Instructions for the task –
Every picture stays out; everything else in the listing below is to be returned exactly.

Data excerpt –
- Opening Delimiter -

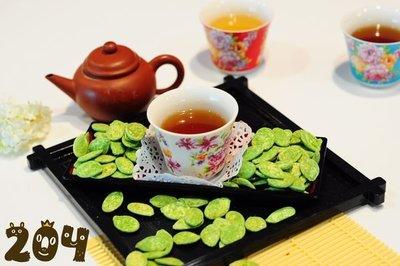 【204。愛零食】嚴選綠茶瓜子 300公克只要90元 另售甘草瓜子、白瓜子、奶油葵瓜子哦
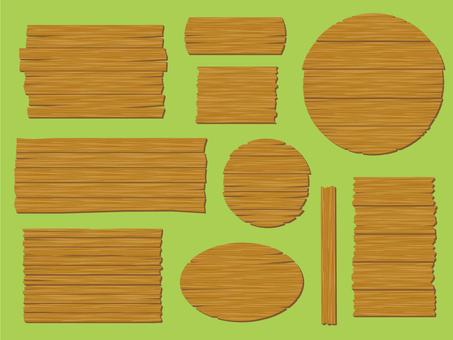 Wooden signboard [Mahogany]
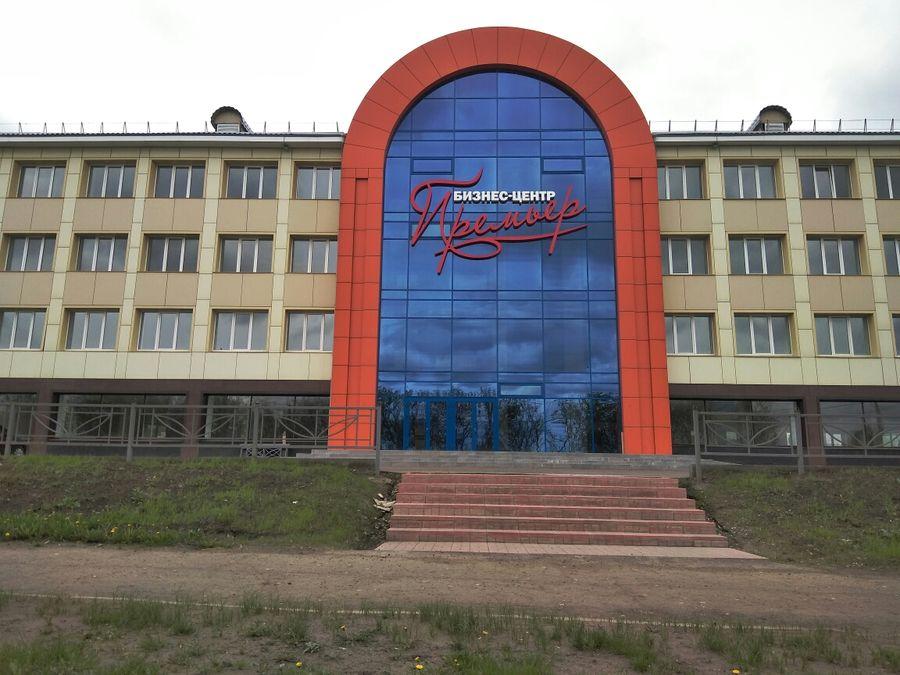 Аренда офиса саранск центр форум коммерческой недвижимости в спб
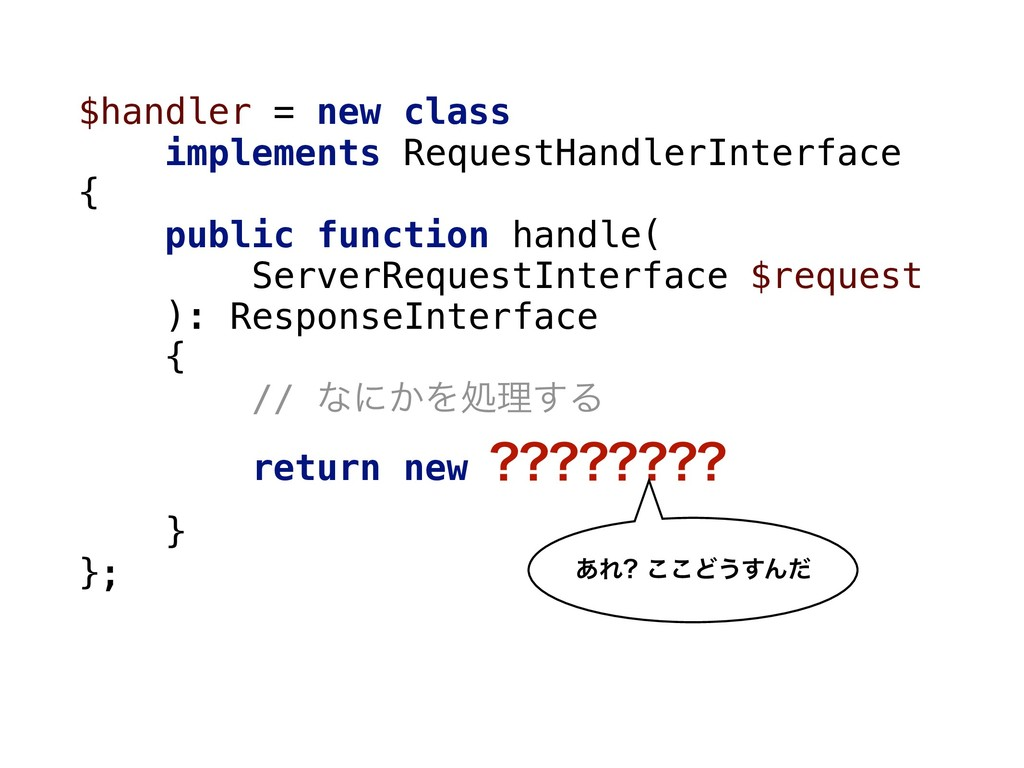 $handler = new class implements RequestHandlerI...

- Closing Delimiter -

Reply to the exercise –
 【204。愛零食】嚴選綠茶瓜子 300公克只要90元 另售甘草瓜子、白瓜子、奶油葵瓜子哦
 Wooden signboard [Mahogany]
 Аренда офиса саранск центр форум коммерческой недвижимости в спб
 $handler = new class implements RequestHandlerI...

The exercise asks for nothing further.